Problem
When using Lakehouse Federation to query a dataset in BigQuery, you want to retrieve metadata from BigQuery INFORMATION_SCHEMA. When you try appending INFORMATION_SCHEMA to the namespace while querying, you encounter the following error.
<catalog-name>.<schema-name>.INFORMATION_SCHEMA.PARTITIONS is not a valid identifier as it has more than 3 name parts.
Where: <catalog-name>
refers to the BigQuery catalog in Databricks.<schema-name>
refers to the dataset in BigQuery.
INFORMATION_SCHEMA is a built-in schema in BigQuery that provides a metadata view.
Cause
Unity Catalog requires queries to be structured with three namespace format (catalog.schema.table
). BigQuery requires its INFORMATION_SCHEMA queries to be structured with .information_schema.partitions
. The BigQuery structure appears as a violation of the three namespace format and triggers the namespace error.
Solution
Create a view in BigQuery that extracts the required metadata from BigQuery INFORMATION_SCHEMA, then query that view from Lakehouse Federation.
- Run the following SQL command in BigQuery to create a view that extracts metadata from INFORMATION_SCHEMA.

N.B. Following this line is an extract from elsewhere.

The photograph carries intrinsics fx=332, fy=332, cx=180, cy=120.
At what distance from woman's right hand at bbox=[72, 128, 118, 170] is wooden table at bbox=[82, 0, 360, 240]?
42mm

CREATE OR REPLACE VIEW <schema-name>.metadata_partitions AS
SELECT * FROM `<schema-name>`.INFORMATION_SCHEMA.PARTITIONS
WHERE table_name = '<table-name>';
- Once the view has been created in BigQuery, you can query it from Lakehouse Federation using the following SQL statement.
SELECT *
FROM <catalog-name>.<schema-name>.metadata_partitions;
The metadata_partitions
view is a standard BigQuery table view. As written, it conforms to the expected three-part namespace format. This allows the view to be queried successfully from Databricks.